I’ve been thinking about what the proper behavior is for a photographer on assignment to a third world country. Is there a prime directive that photojournalists should adhere to, or should we try and help where we can and let the consequences of our actions fall where they may. I discussed the matter with Alison Wright who says the worst thing you can do is show up in a foreign land like a “great white god”.

Offering help to other cultures that you photograph must be backed by intelligence and understanding of the people. Miss Wright told me of seeing American tourists handing out tootsie rolls to children that have almost no access to dental hygiene. The tourists I’m sure felt wonderfully important as they created a frenzy around their car, but this supposed act of kindness exacerbated a fundamental health issue of the culture. A responsible act of kindness would be to hand out toothbrushes.

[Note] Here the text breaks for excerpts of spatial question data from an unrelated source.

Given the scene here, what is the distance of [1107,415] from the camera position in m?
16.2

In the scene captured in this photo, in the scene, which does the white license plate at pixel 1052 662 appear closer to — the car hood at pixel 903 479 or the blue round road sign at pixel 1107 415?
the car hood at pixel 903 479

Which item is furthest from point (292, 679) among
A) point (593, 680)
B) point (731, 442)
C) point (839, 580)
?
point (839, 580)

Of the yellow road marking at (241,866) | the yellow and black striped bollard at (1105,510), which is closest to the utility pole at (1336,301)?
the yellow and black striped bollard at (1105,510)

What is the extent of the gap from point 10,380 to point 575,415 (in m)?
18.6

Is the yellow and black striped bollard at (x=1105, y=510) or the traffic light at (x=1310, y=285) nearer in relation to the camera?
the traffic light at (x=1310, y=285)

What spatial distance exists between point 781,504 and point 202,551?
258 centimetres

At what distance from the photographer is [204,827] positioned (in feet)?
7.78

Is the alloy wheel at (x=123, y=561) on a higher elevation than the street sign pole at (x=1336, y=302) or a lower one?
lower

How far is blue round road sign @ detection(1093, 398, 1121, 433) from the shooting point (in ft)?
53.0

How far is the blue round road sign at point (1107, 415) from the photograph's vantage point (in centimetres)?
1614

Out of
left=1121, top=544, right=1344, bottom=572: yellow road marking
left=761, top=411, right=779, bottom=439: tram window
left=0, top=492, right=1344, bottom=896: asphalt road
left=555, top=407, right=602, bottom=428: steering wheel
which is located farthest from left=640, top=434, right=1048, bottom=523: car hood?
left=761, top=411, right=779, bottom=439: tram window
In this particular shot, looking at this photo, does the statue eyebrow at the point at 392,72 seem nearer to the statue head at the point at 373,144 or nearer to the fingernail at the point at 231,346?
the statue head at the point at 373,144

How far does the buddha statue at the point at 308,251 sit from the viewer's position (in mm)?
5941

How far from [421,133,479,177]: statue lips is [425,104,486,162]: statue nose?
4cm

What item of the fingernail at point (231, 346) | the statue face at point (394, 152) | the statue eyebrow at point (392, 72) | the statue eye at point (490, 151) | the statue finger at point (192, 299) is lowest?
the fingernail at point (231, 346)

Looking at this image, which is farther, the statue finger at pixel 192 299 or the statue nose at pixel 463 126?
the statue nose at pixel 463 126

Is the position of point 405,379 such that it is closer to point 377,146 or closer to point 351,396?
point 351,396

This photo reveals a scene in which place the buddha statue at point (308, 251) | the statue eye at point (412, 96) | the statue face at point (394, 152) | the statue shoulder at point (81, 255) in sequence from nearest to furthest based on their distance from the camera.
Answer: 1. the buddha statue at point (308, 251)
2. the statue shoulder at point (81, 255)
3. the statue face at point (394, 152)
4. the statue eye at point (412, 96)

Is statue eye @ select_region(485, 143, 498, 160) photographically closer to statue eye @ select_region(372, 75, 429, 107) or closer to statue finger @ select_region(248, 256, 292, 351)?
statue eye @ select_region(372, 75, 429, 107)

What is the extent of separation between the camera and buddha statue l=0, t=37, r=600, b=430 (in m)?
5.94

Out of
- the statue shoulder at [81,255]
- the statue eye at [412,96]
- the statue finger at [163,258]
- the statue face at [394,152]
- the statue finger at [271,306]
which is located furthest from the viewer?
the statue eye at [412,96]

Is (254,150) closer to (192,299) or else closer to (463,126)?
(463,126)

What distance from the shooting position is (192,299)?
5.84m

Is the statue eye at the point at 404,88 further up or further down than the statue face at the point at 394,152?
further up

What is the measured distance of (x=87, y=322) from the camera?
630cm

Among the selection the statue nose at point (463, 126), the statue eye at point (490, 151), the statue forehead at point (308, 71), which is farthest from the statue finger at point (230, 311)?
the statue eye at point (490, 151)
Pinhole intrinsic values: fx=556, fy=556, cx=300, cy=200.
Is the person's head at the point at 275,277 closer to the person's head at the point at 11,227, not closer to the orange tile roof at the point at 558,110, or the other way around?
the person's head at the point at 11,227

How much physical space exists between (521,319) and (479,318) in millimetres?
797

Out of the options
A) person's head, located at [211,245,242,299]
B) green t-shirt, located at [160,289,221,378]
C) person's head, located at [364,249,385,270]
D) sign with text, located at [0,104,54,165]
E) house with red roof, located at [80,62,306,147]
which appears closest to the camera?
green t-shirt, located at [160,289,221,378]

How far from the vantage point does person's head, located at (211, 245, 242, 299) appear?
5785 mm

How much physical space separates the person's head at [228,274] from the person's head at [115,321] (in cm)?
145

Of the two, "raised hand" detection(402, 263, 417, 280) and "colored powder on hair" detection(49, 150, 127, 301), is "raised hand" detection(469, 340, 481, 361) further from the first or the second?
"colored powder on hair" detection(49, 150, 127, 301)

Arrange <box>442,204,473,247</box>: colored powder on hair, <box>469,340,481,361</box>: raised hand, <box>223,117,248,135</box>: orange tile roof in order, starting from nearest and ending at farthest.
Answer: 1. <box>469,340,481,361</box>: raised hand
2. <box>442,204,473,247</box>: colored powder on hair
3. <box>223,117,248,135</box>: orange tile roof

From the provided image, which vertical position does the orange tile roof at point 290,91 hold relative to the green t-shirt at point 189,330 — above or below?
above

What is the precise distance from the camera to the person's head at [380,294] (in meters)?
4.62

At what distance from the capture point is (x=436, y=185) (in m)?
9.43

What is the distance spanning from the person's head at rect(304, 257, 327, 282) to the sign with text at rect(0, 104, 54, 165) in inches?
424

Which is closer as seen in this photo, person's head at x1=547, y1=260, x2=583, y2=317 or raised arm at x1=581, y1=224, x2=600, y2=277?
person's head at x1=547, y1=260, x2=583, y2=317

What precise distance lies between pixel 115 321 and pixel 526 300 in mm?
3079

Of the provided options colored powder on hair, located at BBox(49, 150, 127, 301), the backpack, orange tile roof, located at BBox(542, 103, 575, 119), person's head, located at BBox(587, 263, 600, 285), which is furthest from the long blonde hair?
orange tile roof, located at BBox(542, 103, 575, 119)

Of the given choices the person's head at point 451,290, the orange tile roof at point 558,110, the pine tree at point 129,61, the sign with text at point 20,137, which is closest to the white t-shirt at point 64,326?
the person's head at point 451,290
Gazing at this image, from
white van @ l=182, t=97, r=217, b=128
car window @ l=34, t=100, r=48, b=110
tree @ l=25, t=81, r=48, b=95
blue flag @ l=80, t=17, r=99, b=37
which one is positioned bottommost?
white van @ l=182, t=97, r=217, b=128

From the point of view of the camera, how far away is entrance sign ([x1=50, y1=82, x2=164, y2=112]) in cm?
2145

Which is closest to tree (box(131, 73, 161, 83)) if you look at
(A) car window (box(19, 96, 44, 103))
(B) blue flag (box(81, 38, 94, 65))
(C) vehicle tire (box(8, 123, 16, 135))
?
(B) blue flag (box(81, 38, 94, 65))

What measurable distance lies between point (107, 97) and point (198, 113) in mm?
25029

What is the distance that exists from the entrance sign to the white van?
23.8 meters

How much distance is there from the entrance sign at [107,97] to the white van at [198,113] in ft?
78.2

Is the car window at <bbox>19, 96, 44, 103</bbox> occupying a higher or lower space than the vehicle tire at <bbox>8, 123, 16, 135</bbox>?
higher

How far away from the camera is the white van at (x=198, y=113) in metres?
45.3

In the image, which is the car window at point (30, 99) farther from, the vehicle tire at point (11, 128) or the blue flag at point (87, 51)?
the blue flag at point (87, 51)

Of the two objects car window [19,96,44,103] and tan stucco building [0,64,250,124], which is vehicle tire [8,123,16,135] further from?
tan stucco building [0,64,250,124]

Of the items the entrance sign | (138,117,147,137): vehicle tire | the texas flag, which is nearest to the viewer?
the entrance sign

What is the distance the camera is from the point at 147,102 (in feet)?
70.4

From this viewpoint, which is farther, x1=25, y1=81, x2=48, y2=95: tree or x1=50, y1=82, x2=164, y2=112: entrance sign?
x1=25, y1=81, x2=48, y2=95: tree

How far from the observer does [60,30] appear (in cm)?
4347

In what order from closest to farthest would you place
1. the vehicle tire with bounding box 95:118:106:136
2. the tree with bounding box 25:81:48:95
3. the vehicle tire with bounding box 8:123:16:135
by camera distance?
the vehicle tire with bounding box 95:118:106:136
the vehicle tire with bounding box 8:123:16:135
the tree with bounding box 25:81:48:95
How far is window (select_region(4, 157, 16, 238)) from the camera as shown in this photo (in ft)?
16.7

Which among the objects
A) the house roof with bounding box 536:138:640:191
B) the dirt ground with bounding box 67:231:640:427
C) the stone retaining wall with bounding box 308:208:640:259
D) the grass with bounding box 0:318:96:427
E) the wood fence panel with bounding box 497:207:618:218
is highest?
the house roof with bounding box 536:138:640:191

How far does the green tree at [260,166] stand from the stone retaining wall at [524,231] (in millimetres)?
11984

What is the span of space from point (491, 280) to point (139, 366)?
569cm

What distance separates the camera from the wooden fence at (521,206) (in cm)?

Miss Wright also emphasizes that before handing anything out to anyone you must understand the protocols of the culture. In Africa she said she would have to locate the head man and pass the gifts to him so he could decide how to distribute the goods to his people. A breach of this protocol has the potential of creating a problem for the recipient of your kindness.

If you visit a society to photograph without the experience or knowledge to know that your gifting efforts won’t be detrimental, don’t do anything. Arrogant assumption that you are doing the right thing based on an ethnocentric perspective could have wretched consequences for the people you’re trying to reach out to. Use the power of your photography to raise awareness of what you see, that’s the best you can do until you know better.

Many thanks to Alison Wright whose Faces of Hope Fund provides health care and education to communities in Asia. You can always feel confident that a gift of a financial donation to her fund will be a good thing to do.